Aunque se trataba de una broma, era un comentario cruel cuyo objetivo era alejar al otro, terminar la conversación.

—Tal vez si no estuvieras aquí ya lo habríamos resuelto.

La expresión de Whitby era horrible, a medio camino entre el conocimiento de que Control lo había dicho con humor y la certeza de que no importaba si era una broma o hablaba en serio. Todo esto transmitido de tal modo que Control se dio cuenta de que la idea no era original, sino que ya se le había pasado por la cabeza a Whitby en múltiples ocasiones. Continuar la conversación con un «era broma» sería demasiado hipócrita, así que una versión de Control se largó sin más, corriendo por los pasillos tan rápido como podía, a sabiendas de que su plan de huida no era muy ortodoxo, pero incapaz de evitarlo. Corriendo sobre la moqueta verde mientras se quedaba allí de pie y le pedía disculpas / se lo tomaba a chiste / cambiaba de tema / fingía recibir una llamada de teléfono o, como hizo al final, no decía nada y dejaba que el silencio se hiciera incómodo.

A modo de represalia, aunque Control no lo advirtiera en ese momento, Whitby dijo:

—Has visto el vídeo, ¿verdad? El de la primera expedición.

—Todavía no.

Como si estuviera admitiendo ser virgen. Estaba programado para el día siguiente.

En mitad de su propia pregunta, Whitby se había estremecido; una especie de intento espasmódico de arrojar o rechazar… algo, pero Control decidió dejar que otra versión o una versión futura de sí mismo le preguntara a Whitby el porqué.

¿Existía una realidad en la que Whitby había resuelto el misterio y se lo estaba contando en ese mismo instante? ¿O una realidad en la que él le estaba retorciendo el pescuezo simplemente por ser Whitby? Tal vez en ocasiones, como en ese momento, se encontraba con él en una cueva tras un holocausto nuclear o en una tienda comprando helado para su esposa embarazada o, yendo mucho más lejos, quizá fuese posible que en otros escenarios ya se hubiesen conocido hacía mucho tiempo, siendo Whitby el incordioso sustituto que le dio clase de Inglés durante una semana el primer año de instituto.

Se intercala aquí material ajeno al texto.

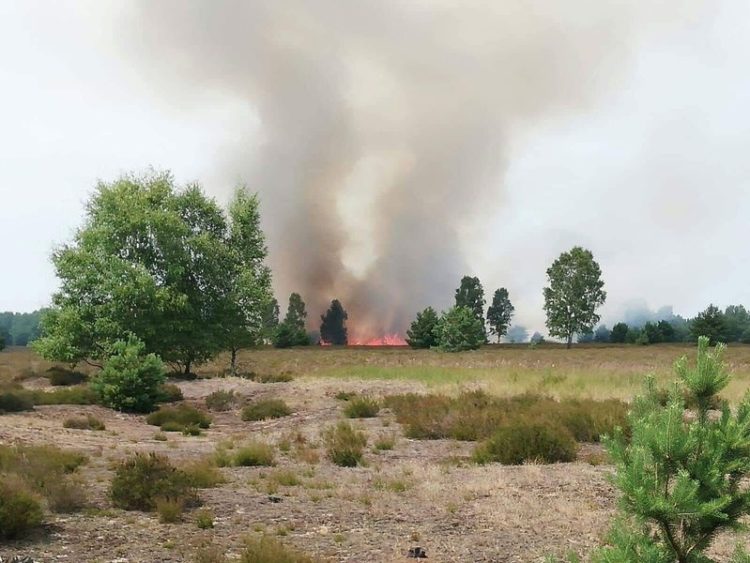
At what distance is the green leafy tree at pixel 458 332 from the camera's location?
78.4 metres

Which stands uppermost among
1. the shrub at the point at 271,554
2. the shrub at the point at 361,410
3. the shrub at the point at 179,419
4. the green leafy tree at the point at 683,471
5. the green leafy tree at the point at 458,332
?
the green leafy tree at the point at 458,332

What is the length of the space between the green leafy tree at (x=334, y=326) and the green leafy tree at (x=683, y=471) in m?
131

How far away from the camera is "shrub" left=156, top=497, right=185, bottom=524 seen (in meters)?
8.77

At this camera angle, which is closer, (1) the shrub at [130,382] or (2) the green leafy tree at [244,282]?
(1) the shrub at [130,382]

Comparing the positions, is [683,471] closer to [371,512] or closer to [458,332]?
[371,512]

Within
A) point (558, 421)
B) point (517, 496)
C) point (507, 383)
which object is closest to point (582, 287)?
point (507, 383)

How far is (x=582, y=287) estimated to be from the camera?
92.8m

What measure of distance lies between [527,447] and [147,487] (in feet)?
26.7

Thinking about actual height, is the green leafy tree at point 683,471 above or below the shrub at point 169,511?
above

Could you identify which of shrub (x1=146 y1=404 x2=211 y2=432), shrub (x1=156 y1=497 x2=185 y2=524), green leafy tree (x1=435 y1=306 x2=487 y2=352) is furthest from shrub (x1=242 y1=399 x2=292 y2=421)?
green leafy tree (x1=435 y1=306 x2=487 y2=352)

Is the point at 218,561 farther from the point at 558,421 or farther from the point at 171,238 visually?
the point at 171,238

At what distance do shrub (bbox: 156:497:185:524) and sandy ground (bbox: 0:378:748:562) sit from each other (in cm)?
12

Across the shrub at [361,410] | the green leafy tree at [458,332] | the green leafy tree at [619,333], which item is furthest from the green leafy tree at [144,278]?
the green leafy tree at [619,333]

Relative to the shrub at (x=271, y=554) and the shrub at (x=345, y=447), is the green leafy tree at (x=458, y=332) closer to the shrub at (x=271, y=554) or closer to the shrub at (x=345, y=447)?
the shrub at (x=345, y=447)
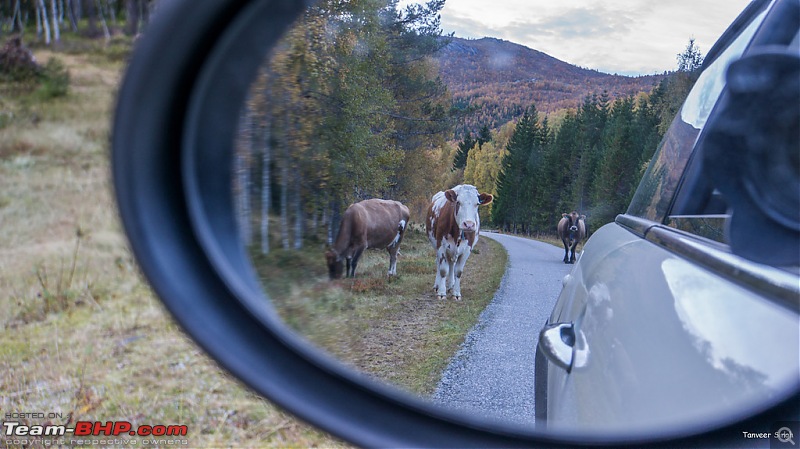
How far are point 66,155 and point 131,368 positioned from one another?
964cm

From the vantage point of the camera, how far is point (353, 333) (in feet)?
5.90

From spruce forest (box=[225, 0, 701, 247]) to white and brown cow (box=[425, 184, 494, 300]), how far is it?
46 centimetres

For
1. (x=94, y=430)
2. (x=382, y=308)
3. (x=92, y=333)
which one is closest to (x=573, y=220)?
(x=382, y=308)

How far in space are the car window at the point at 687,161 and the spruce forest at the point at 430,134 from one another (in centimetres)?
5

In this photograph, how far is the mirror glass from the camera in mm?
1303

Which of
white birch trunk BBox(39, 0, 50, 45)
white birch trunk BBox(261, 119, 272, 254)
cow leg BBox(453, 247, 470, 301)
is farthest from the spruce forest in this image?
white birch trunk BBox(39, 0, 50, 45)

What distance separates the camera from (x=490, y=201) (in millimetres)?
2602

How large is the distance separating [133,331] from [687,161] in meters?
5.53

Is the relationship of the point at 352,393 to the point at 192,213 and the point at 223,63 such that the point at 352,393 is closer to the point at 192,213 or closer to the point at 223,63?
the point at 192,213

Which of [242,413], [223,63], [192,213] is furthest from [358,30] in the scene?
[242,413]

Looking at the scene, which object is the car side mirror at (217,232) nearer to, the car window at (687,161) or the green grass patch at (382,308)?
the green grass patch at (382,308)
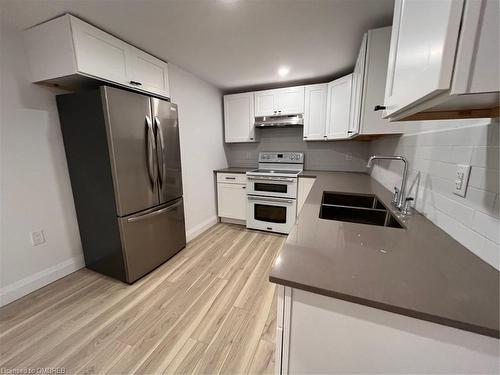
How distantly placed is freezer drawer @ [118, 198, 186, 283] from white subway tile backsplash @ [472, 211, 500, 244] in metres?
2.18

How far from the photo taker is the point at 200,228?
3035 mm

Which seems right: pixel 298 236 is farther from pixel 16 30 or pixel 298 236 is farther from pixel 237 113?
pixel 237 113

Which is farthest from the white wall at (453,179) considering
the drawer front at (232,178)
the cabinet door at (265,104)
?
the drawer front at (232,178)

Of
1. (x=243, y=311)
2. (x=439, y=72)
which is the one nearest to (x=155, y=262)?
(x=243, y=311)

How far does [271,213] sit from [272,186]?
0.41 m

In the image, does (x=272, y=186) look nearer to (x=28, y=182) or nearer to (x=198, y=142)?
(x=198, y=142)

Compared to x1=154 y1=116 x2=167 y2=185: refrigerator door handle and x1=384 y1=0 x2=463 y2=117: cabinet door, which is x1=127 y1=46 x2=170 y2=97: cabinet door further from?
x1=384 y1=0 x2=463 y2=117: cabinet door

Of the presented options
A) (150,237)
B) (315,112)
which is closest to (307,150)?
(315,112)

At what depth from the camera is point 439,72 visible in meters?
0.47

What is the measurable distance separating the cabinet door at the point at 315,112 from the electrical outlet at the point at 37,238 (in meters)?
3.19

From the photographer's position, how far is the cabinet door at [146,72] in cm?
185

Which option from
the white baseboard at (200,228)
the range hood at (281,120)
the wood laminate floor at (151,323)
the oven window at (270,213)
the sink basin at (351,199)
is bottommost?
the wood laminate floor at (151,323)

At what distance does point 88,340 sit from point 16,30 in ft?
7.85

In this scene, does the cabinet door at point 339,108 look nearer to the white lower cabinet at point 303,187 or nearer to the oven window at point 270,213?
the white lower cabinet at point 303,187
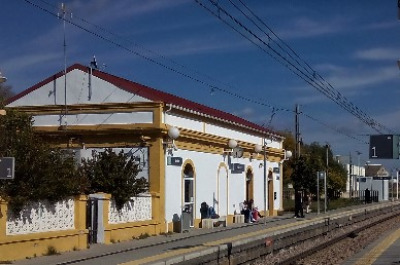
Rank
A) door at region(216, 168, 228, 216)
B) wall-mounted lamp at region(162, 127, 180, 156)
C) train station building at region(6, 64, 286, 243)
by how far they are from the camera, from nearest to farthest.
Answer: wall-mounted lamp at region(162, 127, 180, 156) < train station building at region(6, 64, 286, 243) < door at region(216, 168, 228, 216)

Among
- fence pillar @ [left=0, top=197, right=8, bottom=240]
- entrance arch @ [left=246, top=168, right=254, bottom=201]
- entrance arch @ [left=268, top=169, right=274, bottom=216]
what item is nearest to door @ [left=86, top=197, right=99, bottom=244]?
fence pillar @ [left=0, top=197, right=8, bottom=240]

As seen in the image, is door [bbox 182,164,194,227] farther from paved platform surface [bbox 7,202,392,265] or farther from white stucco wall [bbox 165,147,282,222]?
paved platform surface [bbox 7,202,392,265]

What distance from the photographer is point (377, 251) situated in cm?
2125

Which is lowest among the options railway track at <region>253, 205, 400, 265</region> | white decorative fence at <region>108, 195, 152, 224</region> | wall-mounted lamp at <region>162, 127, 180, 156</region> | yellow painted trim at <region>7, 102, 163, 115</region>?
railway track at <region>253, 205, 400, 265</region>

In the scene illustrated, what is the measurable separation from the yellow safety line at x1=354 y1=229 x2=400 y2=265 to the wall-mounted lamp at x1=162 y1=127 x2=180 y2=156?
866 cm

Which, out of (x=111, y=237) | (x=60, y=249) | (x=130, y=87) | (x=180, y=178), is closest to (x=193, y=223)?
(x=180, y=178)

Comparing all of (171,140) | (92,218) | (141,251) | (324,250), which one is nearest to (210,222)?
(171,140)

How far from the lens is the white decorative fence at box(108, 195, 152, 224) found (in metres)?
23.5

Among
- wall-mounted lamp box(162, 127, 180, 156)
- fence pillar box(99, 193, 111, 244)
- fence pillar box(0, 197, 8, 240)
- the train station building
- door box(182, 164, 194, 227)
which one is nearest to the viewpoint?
fence pillar box(0, 197, 8, 240)

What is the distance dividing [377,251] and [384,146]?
81.0 feet

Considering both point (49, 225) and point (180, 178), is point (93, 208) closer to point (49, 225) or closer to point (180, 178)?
point (49, 225)

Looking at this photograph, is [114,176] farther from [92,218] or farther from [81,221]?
[81,221]

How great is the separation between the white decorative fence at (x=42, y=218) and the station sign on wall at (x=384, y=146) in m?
25.0

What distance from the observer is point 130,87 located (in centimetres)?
2945
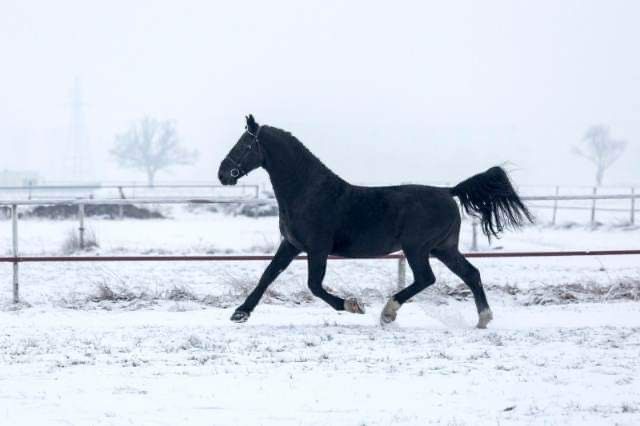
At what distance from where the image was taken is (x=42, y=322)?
320 inches

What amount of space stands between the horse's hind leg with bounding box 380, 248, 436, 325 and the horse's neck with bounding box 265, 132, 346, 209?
887 millimetres

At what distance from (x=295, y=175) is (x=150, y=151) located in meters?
78.9

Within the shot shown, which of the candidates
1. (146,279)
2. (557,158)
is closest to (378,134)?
(557,158)

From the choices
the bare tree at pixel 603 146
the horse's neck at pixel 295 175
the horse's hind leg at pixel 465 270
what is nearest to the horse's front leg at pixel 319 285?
the horse's neck at pixel 295 175

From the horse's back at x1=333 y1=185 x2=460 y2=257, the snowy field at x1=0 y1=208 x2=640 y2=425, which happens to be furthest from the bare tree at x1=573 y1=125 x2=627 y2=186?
the horse's back at x1=333 y1=185 x2=460 y2=257

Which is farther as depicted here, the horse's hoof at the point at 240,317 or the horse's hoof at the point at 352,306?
the horse's hoof at the point at 240,317

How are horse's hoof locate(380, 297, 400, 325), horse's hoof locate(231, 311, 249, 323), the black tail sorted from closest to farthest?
horse's hoof locate(380, 297, 400, 325), horse's hoof locate(231, 311, 249, 323), the black tail

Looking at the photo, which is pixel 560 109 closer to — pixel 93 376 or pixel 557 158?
pixel 557 158

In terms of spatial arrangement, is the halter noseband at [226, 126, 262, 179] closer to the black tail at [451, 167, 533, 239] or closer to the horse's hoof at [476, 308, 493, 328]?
the black tail at [451, 167, 533, 239]

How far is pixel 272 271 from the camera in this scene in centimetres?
776

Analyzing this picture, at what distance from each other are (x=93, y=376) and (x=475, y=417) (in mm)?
2334

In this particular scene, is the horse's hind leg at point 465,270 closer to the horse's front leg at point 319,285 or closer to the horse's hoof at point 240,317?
the horse's front leg at point 319,285

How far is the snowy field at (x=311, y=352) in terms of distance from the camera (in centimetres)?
454

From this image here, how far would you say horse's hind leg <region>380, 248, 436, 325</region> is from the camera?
7625 mm
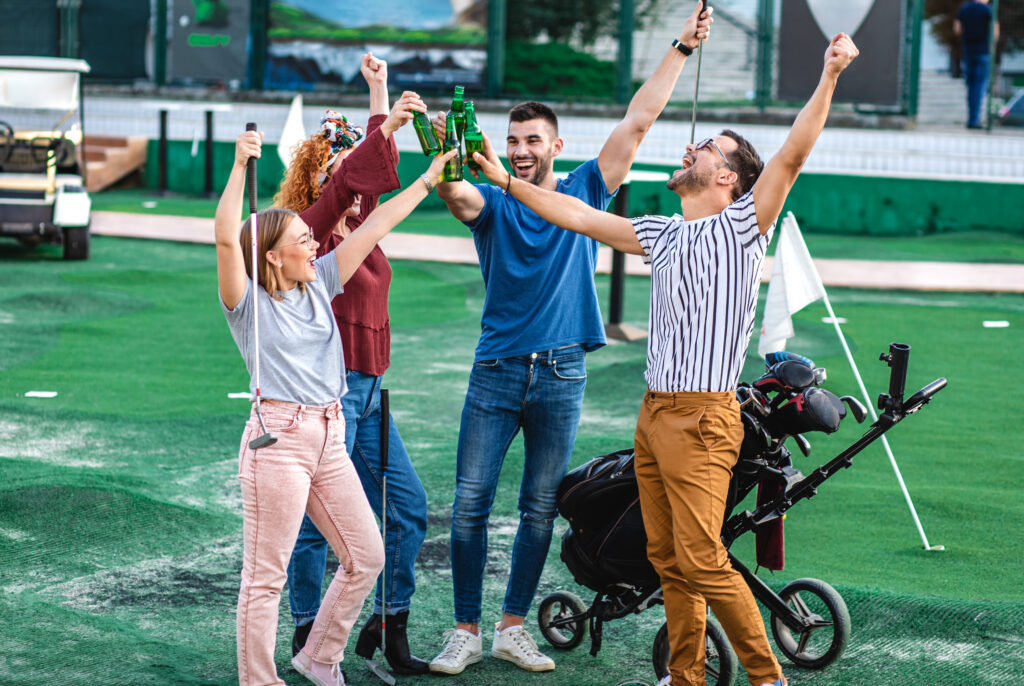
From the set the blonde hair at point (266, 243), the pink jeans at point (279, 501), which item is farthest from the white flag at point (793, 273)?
the blonde hair at point (266, 243)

Tal vez ahora tenía la sospecha de por qué no había llegado a nada, de por qué sus investigaciones se veían interrumpidas constantemente por los trabajitos que tenía que hacer para los demás. Quería dotar a Whitby de un trauma localizado que explicase sus acciones, y no dejaba de preguntarse si es que no había atravesado suficientes capas para llegar al núcleo de Whitby, o si por lo contrario no había centro al que llegar y eran las capas lo que definían al hombre.

—¿Es esta la habitación que querías enseñarme? —preguntó Control para cambiar de tema.

—No. ¿Por qué te lo parece?

La combinación de los ojos cavernosos y la expresión estudiada de desconcierto daban a Whitby el aspecto de una lechuza consumida.

Uno o dos minutos más tarde, Control consiguió salir de allí.

Pero no lograba sacarse de la cabeza la imagen del rostro de Whitby desfigurado por el dolor. Y seguía sin tener ni idea de por qué se escondía en el pequeño almacén.

La Voz lo llamó unos minutos más tarde, cuando Control intentaba desesperadamente marcharse a casa. Estaba listo a pesar de Whitby. O, tal vez, a causa de Whitby. Se aseguró de haber cerrado la puerta del despacho con llave y sacó una hoja de papel en la que había hecho alguna anotación para sí mismo. Entonces, con mucho cuidado, puso la llamada de la Voz en modo manos libres a volumen medio; ya lo había probado para asegurarse de que no había ecos ni nada que pudiera delatar algo fuera de lo normal.

Lo saludó.

Iniciaron una conversación.

Estuvieron hablando un rato, y entonces la Voz dijo «bien» mientras Control miraba la hoja cada cierto tiempo.

—Estabilízate y haz tu trabajo. La paralización tampoco es una opción convincente. Esta noche dormirás bien.

Estabilizar. Paralización. Convincente. Cuando colgó se alarmó al darse cuenta de que, en efecto, se sentía más estabilizado. El encuentro con Whitby le parecía pasajero y sin consecuencias, visto en el contexto de su misión en general.